フルオロウラシルは、DNAの構成成分であるウラシルと似た分子構造を持っています。

主な作用機序は2つあります。

まず、DNA合成の阻害です。フルオロウラシルが体内で代謝されると、チミジル酸合成酵素という酵素の働きを阻害します。この酵素はDNA合成に必要なチミジル酸を作る役割を担っているため、この阻害によってがん細胞のDNA合成が妨げられます。

DNA合成障害は比較的低濃度で生じますが、時間依存性があり長時間の曝露が必要です。

次に、RNA機能の障害です。フルオロウラシルの代謝物が正常なウラシルの代わりにRNAに組み込まれることで、RNAの正常な機能が妨げられます。こちらは高濃度投与が必要となります。

これらの作用により、がん細胞はアポトーシス(細胞死)へと導かれます。

代謝経路については、投与されたフルオロウラシルの約85%が肝臓で代謝されます。主な代謝酵素はジヒドロピリミジンデヒドロゲナーゼ(DPD)です。最終的には呼気中に57%、尿中に18%が排泄されます。

投与方法と代表的なレジメン

フルオロウラシルの投与方法には、急速静注、24時間以上かけて行う持続静注、動注の3種類があります。

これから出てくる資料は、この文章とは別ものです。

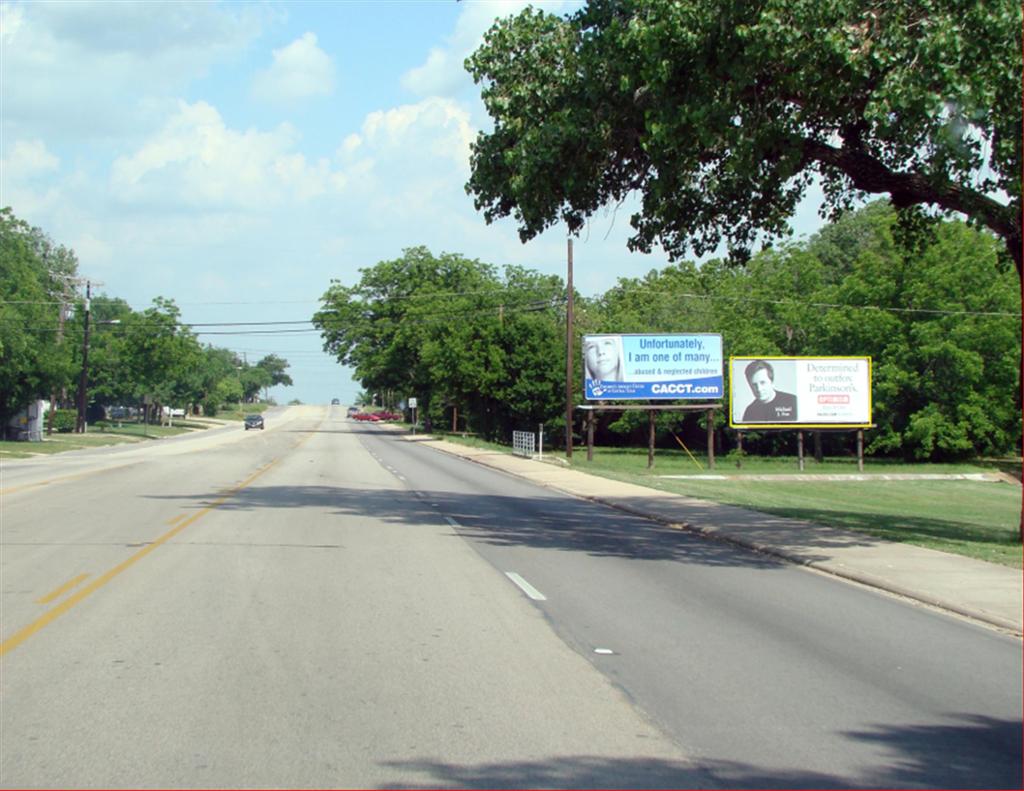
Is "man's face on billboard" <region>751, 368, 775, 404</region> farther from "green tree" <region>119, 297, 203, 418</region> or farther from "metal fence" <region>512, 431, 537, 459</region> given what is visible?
"green tree" <region>119, 297, 203, 418</region>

投与方法によって副作用の出方が異なり、急速静注では骨髄抑制が強く現れやすく、持続静注では下痢や口腔粘膜障害が多く出現する傾向があります。

代表的なレジメンとそれぞれの投与量は以下の通りです。

レジメン名 対象がん フルオロウラシルの投与量
FOLFOX療法 結腸・直腸がん 400mg/m²急速静注後、2,400~3,000mg/m²を持続静注
FOLFIRI療法 結腸・直腸がん 400mg/m²急速静注後、2,400mg/m²を持続静注
FEC(CEF)療法 乳がん 500mg/m²
FP療法 食道がん 700~1,000mg/m²持続静注(24時間)

フルオロウラシルは単剤で用いられることは少なく、他の抗がん剤や、フルオロウラシルの効果を増強する還元型葉酸製剤(レボホリナート)と併用されることが多くなっています。

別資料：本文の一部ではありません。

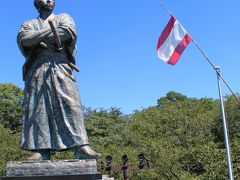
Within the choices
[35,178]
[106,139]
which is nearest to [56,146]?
[35,178]

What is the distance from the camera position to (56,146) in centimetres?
645

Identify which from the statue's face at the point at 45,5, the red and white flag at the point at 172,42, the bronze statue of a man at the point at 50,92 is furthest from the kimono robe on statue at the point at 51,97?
the red and white flag at the point at 172,42

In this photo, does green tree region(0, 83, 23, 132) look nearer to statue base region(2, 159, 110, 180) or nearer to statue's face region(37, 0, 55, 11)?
statue's face region(37, 0, 55, 11)

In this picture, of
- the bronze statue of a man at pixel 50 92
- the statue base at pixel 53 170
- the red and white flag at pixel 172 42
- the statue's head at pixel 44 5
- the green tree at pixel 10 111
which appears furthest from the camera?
the green tree at pixel 10 111

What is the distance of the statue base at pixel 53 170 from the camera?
19.5 ft

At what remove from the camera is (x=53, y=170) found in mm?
6008

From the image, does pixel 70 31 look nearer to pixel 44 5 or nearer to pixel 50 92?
pixel 44 5

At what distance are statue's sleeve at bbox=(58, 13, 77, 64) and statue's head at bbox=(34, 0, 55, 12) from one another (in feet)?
0.96

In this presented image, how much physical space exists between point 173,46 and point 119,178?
39.1 ft

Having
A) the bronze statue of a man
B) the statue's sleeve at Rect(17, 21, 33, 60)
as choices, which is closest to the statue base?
the bronze statue of a man

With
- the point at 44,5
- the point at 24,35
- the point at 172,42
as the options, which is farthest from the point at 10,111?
the point at 24,35

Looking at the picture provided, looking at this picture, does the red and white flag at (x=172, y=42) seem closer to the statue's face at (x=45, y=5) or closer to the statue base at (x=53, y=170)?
the statue's face at (x=45, y=5)

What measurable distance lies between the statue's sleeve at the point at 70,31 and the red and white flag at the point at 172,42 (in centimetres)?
796

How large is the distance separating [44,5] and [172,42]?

大腸がんの治療では、FOLFOX療法やFOLFIRI療法が標準的な治療として行われています。これらの療法では、分子標的治療薬であるベバシズマブ、セツキシマブ、パニツムマブを併用することも増えています。

フルオロウラシルの効果と奏効率

フルオロウラシルの効果は、がんの種類や併用する薬剤によって異なります。

進行・再発大腸がんにおいては、フルオロウラシル単剤での奏効率は10~20%程度です。

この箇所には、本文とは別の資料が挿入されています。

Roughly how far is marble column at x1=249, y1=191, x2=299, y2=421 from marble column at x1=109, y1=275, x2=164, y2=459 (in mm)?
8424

フルオロウラシルとレボホリナートの併用療法では、奏効率は約20%、生存期間の中央値はおよそ1年とされています。

FOLFOX療法やFOLFIRI療法などの多剤併用療法では、奏効率が30~50%に向上し、生存期間の中央値も16~20カ月まで延長することが報告されています。

これらのデータは、フルオロウラシルを基本とする化学療法の進歩により、大腸がん患者さんの予後が改善されてきたことを示しています。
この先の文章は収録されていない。